- [Your instructions]: Render the material as a JSON list of strings, one string per line and blank lines left out. Begin at the line that contains "Across all of" and continue through the end of the material.

Spatial reasoning data based on images
......

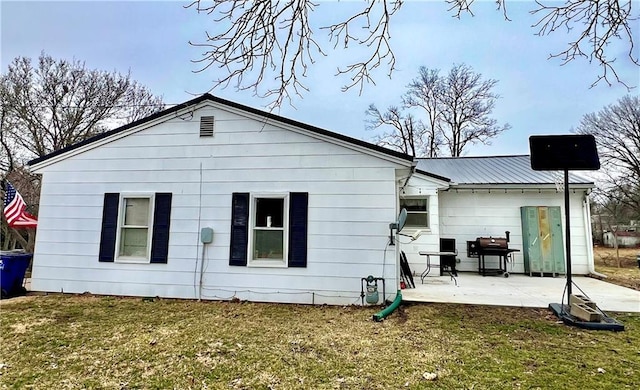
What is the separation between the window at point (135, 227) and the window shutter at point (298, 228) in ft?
7.79

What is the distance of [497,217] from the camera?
9312mm

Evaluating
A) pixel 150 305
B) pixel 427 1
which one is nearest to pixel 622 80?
pixel 427 1

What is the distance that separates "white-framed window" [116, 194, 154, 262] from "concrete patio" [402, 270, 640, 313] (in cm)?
496

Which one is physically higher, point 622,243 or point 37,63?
point 37,63

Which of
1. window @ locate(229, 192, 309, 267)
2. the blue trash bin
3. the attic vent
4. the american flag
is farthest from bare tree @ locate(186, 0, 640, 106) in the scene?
the american flag

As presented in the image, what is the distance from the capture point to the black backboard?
186 inches

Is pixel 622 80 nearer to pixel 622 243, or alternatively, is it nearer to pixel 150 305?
pixel 150 305

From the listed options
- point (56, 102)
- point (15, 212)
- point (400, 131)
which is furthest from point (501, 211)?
point (56, 102)

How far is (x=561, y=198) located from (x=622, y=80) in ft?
22.9

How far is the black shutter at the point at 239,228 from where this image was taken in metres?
6.06

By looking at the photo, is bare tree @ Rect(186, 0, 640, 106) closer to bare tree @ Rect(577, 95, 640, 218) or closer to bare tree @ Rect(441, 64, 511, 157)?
bare tree @ Rect(577, 95, 640, 218)

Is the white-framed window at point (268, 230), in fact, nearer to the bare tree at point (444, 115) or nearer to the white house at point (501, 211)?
the white house at point (501, 211)

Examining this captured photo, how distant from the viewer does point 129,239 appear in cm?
649

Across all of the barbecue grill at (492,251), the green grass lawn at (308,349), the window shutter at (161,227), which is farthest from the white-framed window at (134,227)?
the barbecue grill at (492,251)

......

- [Output of the task]:
[
  "Across all of the barbecue grill at (492,251), the green grass lawn at (308,349), the window shutter at (161,227), which is farthest from the white-framed window at (134,227)?",
  "the barbecue grill at (492,251)"
]